*Try it*.
The answer should contain only the lines from the beginning of the entries through the line that holds "Interaction between Sirenum", given again exactly, with no pictures.

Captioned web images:

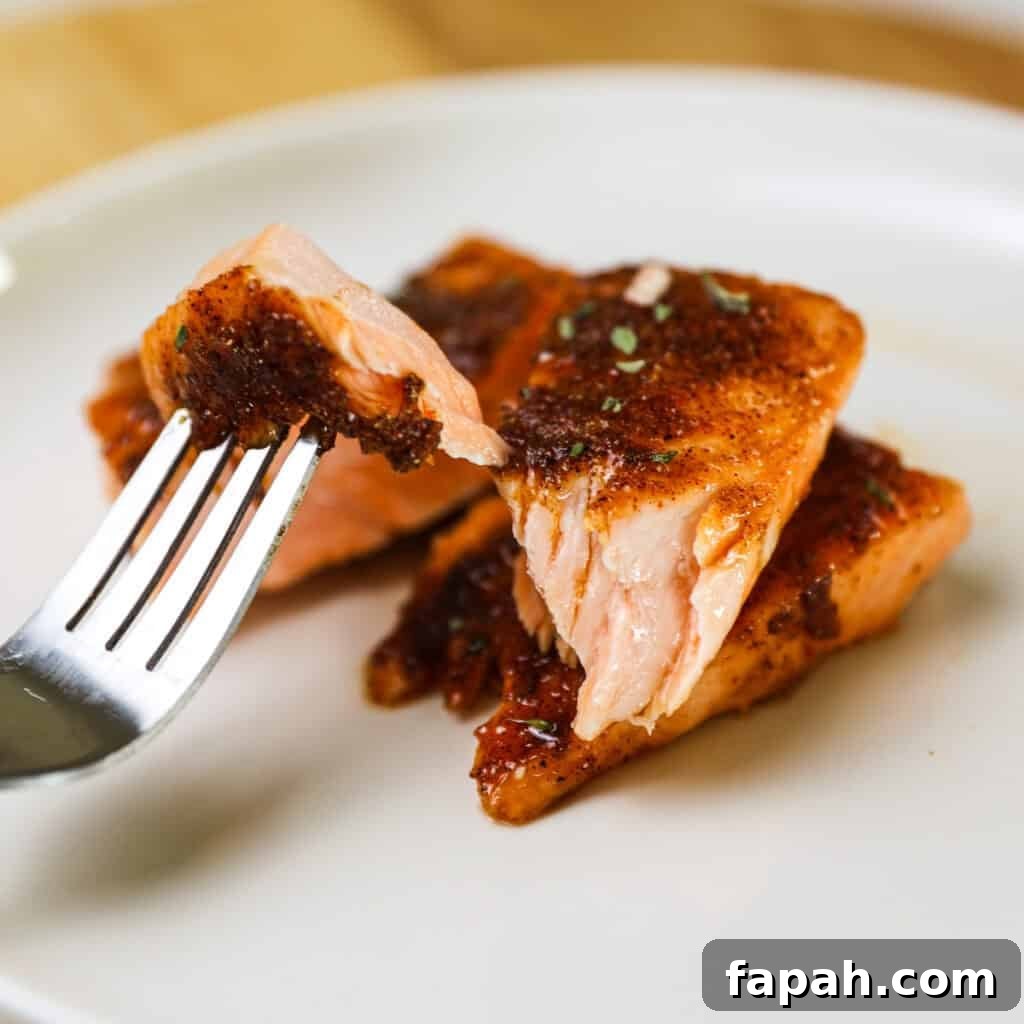 Sweet and Spicy Salmon in the Air Fryer: Quick Crispy Recipe 6 A fork with a flaked off piece of air fried salmon on a dinner plate. spicy air fryer salmon.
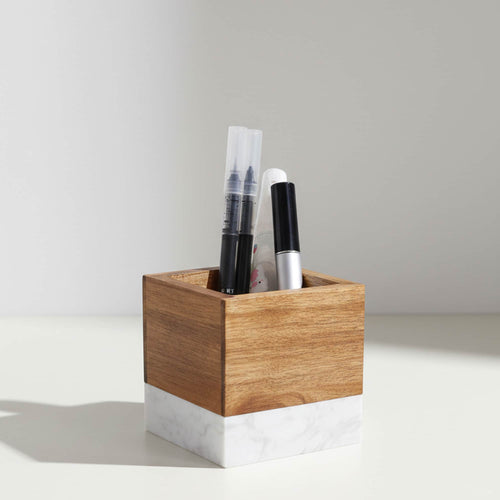 Marble and acacia wood pen pencil holder filled with pens on desk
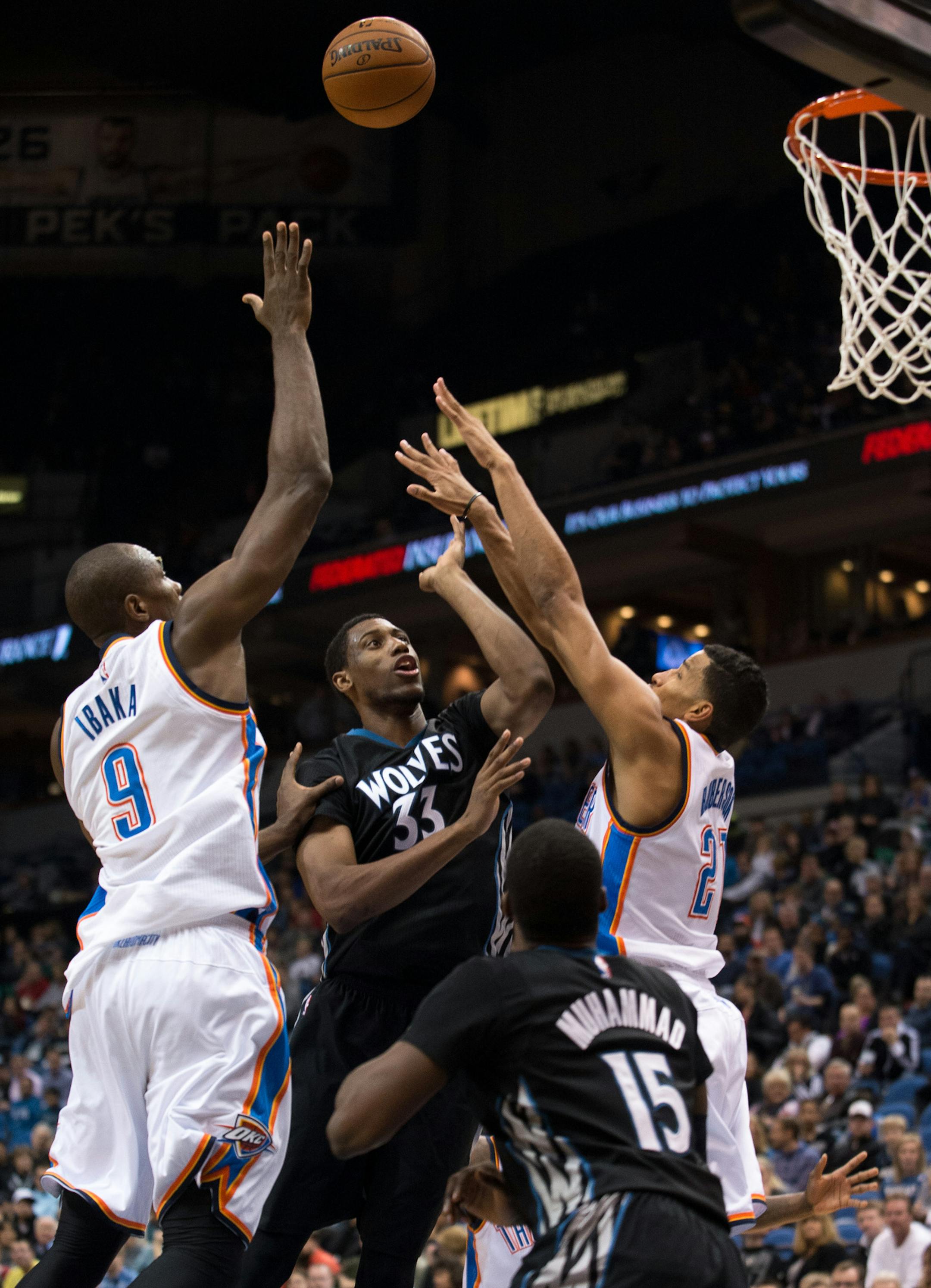 Minnesota Timberwolves forward Thaddeus Young (33) shoots and hits a tear drop shot between Oklahoma City Thunder forward Serge Ibaka (9) and guard Andre Roberson (21) during the second quarter. ] AARON LAVINSKY • aaron.lavinsky@startribune.com The Minnesota Timberwolves take on the Oklahoma City Thunder Friday, Dec. 12, 2014 at Target Center in Minneapolis, Minn.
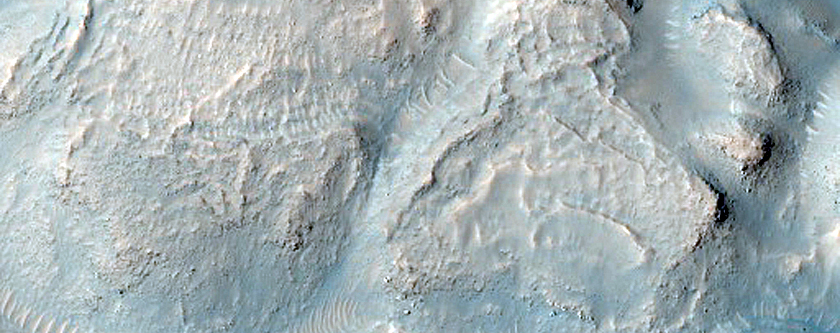 Interaction between Sirenum Fossae and Gorgonum Chaos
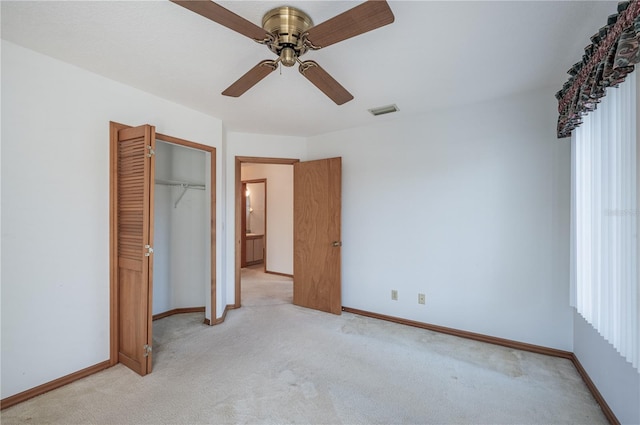 unfurnished bedroom featuring light carpet, a closet, and ceiling fan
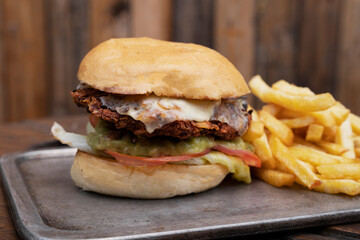 Fast food. Closeup view of a chicken burger with potato bread, cheese, lettuce, tomato, guacamole and french fries, in a metal dish on the wooden table.	
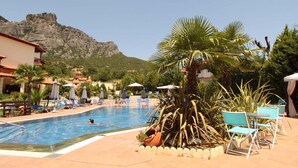 A swimming pool with lounge chairs and umbrellas, surrounded by greenery and a mountain backdrop. - Famissi Eden Hotel (Kalabaka)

*Task solution*.
 Sweet and Spicy Salmon in the Air Fryer: Quick Crispy Recipe 6 A fork with a flaked off piece of air fried salmon on a dinner plate. spicy air fryer salmon.
 Marble and acacia wood pen pencil holder filled with pens on desk
 Minnesota Timberwolves forward Thaddeus Young (33) shoots and hits a tear drop shot between Oklahoma City Thunder forward Serge Ibaka (9) and guard Andre Roberson (21) during the second quarter. ] AARON LAVINSKY • aaron.lavinsky@startribune.com The Minnesota Timberwolves take on the Oklahoma City Thunder Friday, Dec. 12, 2014 at Target Center in Minneapolis, Minn.
 Interaction between Sirenum Fossae and Gorgonum Chaos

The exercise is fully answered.